*Request A*
In the records, reproduce everything from the line containing "Looking among" down to the line containing "635 centimetres", swapping "wet sand" for "damp sand" and changing nothing else. Return only those lines.

*Given passage*
****************************************

- Music: Mbongeni Ngema Hugh Masekela
- Lyrics: Mbongeni Ngema Hugh Masekela
- Book: Mbongeni Ngema
- Basis: A concept by Mbongeni Ngema
- Productions: 1987 Johannesburg 1988 Broadway

= Sarafina! (musical) =

South African musical

Sarafina! is a South African musical written and directed by Mbongeni Ngema with music by Hugh Masekela depicting students involved in the Soweto Riots, in opposition to apartheid. It was also adapted into a 1992 film starring Whoopi Goldberg and Leleti Khumalo.

Sarafina! The play was first presented at The Market Theatre, Johannesburg, South Africa, in June 1987. Following that success, it premiered on Broadway on 28 January 1988, at the Cort Theatre, and closed on 2 July 1989, after 597 performances and 11 previews. The musical was conceived and directed by Mbongeni Ngema, who also wrote the book. He wrote the music and lyrics alongside Hugh Masekela. The cast included Leleti Khumalo as Sarafina.

Leleti Khumalo received a Tony Award nomination for Best Featured Actress in a Musical, as well as an NAACP Image Award for her Broadway theatre portrayal of the title character. The production was also nominated for the Tony Awards for: Best Musical, Best Original Score, Best Choreography, and Best Direction of a Musical.

****************************************

*Input records*

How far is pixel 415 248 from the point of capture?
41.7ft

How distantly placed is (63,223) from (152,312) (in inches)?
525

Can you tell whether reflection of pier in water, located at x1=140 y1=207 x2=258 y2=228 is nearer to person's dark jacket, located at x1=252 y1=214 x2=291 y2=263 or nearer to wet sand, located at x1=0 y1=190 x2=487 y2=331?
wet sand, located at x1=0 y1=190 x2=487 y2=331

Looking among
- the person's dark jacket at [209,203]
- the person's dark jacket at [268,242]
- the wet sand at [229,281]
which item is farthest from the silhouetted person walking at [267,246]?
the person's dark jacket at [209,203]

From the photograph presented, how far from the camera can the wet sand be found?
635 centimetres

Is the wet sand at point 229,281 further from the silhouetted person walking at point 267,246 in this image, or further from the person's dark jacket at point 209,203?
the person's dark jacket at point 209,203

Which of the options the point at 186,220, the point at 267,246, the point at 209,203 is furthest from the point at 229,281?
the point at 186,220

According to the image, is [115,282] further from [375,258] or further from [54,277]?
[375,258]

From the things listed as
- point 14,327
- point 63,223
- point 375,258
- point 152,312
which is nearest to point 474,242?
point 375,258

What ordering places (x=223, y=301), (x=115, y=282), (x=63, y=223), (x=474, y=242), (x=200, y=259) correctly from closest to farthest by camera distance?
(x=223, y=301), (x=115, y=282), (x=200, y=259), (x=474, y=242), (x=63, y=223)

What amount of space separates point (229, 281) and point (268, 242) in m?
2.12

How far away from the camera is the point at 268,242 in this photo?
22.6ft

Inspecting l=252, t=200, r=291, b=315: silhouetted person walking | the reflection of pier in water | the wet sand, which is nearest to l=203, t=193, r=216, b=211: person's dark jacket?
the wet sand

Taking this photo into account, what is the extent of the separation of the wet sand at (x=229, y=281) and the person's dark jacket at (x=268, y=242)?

****************************************

*Request B*
According to the passage on the musical Sarafina!, on what date did its Broadway run close?

*Exercise response A*
Looking among
- the person's dark jacket at [209,203]
- the person's dark jacket at [268,242]
- the damp sand at [229,281]
which item is farthest from the silhouetted person walking at [267,246]?
the person's dark jacket at [209,203]

From the photograph presented, how far from the camera can the damp sand be found?
635 centimetres

*Exercise response B*
It closed on 2 July 1989.